The greatest credit has to go to the peoples of East Germany, Poland, and other Middle European nations, for seizing the moment. When Hungary allowed Germans to flow through its borders to the West, and the tyrants failed to stop it, other crowds of Germans showed up at the Berlin Wall and began to manually dismantle it. Shocked security guards called their masters repeatedly, but no orders were issued. Thus did the most ordinary people, armed only with hammers, put an end to one of the most repressive and spiritually impoverished regimes.
Finally credit has to go the United States, and to Ronald Reagan in particular. No, Reagan did not destroy Leninism by calling on Mr. Gorbachev to "tear down this wall." He did it by building up American military power and so compelling the Soviets to try to match him. They couldn't, and trying broke their bank. He did it by putting American short range nuclear forces into Europe to match a similar move by the Soviets, and remaining steadfast against a fierce campaign by the Left in Europe and America to stop the West from acting. In the face of that act of will, Gorbachev backed down and found the ground sliding out from under him. Reagan's portion of the credit has also to be shared with Margret Thatcher, Helmut Kohl, and François Mitterrand. But the United States protected Western Europe against the Soviet threat for forty five years, and so the final victory was very much our victory.

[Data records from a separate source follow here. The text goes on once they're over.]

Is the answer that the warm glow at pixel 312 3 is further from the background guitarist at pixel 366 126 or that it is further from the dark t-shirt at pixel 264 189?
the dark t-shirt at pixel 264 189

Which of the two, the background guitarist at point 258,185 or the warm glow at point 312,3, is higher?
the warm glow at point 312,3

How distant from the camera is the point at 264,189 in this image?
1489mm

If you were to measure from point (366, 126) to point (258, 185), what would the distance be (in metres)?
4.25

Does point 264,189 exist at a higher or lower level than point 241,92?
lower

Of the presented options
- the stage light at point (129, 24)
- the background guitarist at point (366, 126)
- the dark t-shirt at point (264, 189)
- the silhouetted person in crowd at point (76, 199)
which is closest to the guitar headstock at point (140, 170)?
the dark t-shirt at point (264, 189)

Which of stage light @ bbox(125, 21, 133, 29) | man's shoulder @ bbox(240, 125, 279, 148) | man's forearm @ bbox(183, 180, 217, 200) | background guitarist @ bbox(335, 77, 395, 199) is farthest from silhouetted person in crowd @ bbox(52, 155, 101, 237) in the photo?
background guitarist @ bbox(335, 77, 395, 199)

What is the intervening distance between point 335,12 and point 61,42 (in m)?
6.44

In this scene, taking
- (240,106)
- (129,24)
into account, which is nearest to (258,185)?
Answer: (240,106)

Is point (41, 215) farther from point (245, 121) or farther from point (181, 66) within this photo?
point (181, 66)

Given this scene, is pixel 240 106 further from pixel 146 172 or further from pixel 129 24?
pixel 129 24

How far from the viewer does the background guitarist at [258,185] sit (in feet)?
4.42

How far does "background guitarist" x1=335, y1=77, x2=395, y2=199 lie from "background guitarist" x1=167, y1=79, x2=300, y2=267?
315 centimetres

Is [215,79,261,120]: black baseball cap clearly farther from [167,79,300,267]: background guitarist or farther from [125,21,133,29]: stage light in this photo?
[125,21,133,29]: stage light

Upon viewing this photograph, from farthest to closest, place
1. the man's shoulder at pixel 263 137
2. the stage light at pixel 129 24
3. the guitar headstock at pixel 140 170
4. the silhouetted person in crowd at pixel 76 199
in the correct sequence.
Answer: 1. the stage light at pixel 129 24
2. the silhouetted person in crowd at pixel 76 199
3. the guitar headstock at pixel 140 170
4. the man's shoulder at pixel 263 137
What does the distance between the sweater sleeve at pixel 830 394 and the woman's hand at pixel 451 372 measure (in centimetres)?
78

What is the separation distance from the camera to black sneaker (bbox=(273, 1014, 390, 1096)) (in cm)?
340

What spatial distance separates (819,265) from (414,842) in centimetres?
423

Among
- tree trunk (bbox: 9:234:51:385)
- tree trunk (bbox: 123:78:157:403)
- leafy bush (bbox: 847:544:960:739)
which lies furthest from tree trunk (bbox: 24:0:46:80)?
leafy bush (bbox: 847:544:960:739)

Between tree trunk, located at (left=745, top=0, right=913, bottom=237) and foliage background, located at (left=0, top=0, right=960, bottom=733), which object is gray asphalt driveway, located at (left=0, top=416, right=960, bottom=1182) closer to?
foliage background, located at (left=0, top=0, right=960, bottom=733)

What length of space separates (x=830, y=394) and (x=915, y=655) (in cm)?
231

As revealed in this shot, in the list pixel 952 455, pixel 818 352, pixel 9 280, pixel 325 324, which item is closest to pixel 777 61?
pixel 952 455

Well, some of the heirs of Reagan's great allies, along with a representative of the losing side, gathered in Berlin this week to celebrate the moment. From the Voice of American News:
Representatives from East and West were on hand - from former Soviet leader Mikhail Gorbachev and Polish labor leader and later president, Lech Walesa, to current Russian President Dmitri Medvedev, French President Nicolas Sarkozy and British Prime Minister Gordon Brown.

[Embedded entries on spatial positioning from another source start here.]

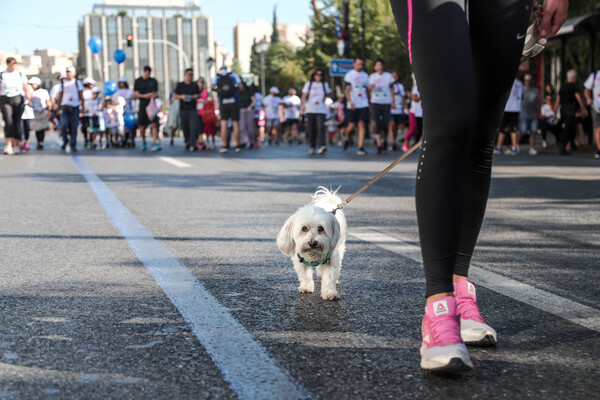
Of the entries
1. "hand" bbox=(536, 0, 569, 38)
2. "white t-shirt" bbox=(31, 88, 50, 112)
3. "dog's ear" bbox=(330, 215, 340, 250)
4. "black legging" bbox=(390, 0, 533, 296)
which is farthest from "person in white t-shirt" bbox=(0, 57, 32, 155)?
"black legging" bbox=(390, 0, 533, 296)

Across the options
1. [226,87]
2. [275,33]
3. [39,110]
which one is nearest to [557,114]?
[226,87]

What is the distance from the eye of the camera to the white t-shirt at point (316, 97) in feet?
69.3

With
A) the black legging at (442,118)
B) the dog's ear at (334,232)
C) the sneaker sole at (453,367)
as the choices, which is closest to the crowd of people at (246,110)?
the dog's ear at (334,232)

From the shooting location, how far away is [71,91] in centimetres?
2323

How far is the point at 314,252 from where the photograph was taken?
12.8 ft

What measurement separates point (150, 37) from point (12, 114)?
14080cm

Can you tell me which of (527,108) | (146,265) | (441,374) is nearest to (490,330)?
(441,374)

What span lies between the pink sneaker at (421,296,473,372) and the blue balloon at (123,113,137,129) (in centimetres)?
2522

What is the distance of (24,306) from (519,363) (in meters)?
2.03

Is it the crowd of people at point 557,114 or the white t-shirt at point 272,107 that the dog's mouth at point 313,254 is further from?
the white t-shirt at point 272,107

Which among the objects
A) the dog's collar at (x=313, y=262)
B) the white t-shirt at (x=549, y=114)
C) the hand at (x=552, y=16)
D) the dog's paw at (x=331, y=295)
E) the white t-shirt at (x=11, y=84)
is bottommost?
the dog's paw at (x=331, y=295)

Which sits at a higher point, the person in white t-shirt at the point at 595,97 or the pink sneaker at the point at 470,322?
the person in white t-shirt at the point at 595,97

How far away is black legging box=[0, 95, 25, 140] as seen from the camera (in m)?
21.1

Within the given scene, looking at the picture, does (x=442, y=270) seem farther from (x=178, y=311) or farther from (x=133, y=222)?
(x=133, y=222)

What about Ronald Reagan's heir in the White House? Well…
U.S. Secretary of State Hillary Clinton represented the United States and President Barrack Obama made a surprise video appearance.
A surprise video appearance. This is a President who can find time to travel to Copenhagen to personally lobby the International Olympic Committee on behalf of the City of Chicago. He is going to make it to Norway to accept his Nobel Prize. As for celebrating one of the greatest victories of the greatest alliance in Western history, that wasn't on his agenda.

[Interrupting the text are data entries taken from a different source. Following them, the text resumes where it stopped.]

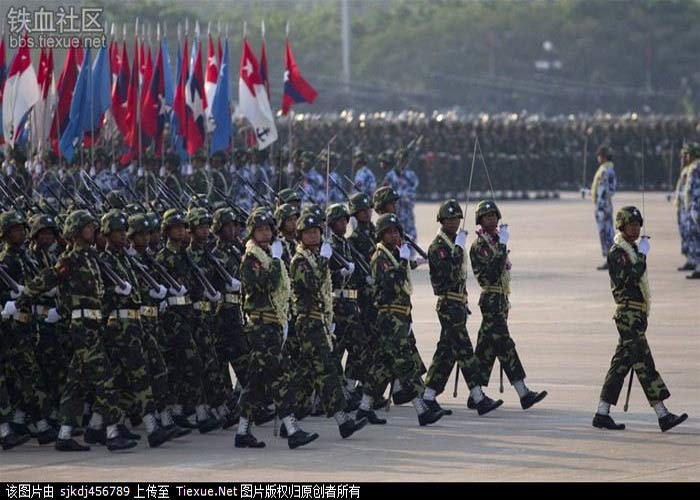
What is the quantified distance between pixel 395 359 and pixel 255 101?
1050cm

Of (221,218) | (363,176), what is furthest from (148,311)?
(363,176)

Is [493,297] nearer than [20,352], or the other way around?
[20,352]

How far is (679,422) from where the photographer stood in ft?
44.7

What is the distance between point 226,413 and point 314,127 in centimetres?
3044

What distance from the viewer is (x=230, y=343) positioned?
14438 millimetres

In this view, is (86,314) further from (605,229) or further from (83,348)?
(605,229)

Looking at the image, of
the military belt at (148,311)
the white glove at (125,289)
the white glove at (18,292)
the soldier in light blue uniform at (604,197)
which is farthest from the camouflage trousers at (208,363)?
the soldier in light blue uniform at (604,197)

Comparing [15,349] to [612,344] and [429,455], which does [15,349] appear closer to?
[429,455]

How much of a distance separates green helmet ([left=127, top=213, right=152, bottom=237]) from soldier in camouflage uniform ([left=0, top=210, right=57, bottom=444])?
0.73 metres

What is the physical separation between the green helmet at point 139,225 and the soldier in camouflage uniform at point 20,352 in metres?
0.73

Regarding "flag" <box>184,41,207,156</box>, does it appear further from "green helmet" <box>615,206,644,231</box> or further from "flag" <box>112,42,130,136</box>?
"green helmet" <box>615,206,644,231</box>

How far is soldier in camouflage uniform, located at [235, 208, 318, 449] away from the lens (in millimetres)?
13258

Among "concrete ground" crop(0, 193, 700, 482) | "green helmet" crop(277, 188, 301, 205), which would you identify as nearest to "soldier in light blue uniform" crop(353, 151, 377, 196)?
"concrete ground" crop(0, 193, 700, 482)

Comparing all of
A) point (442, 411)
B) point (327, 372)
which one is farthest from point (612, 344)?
point (327, 372)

It is possible, of course, that the President doesn't consider 1989 to be important. A victory of free peoples, supported by great democracies, just doesn't float his boat. Unfortunately, the only more charitable interpretation of his absence is that he is merely shallow. Perhaps, as Tony Harnden put it in the London Telegraph, he didn't go to Berlin because "it wasn't enough about him." After all, he has been to Berlin.
Surprisingly enough, it's President Barack Obama, who found time last year to give a campaign speech there last year, which Der Spiegel summed up as "People of the World, Look at Me". This time, Der Spiegel has reported it as "Barack Too Busy".
The United States stood for a century against the world's greatest tyrannies. Our current President is uninterested in that legacy. That might matter.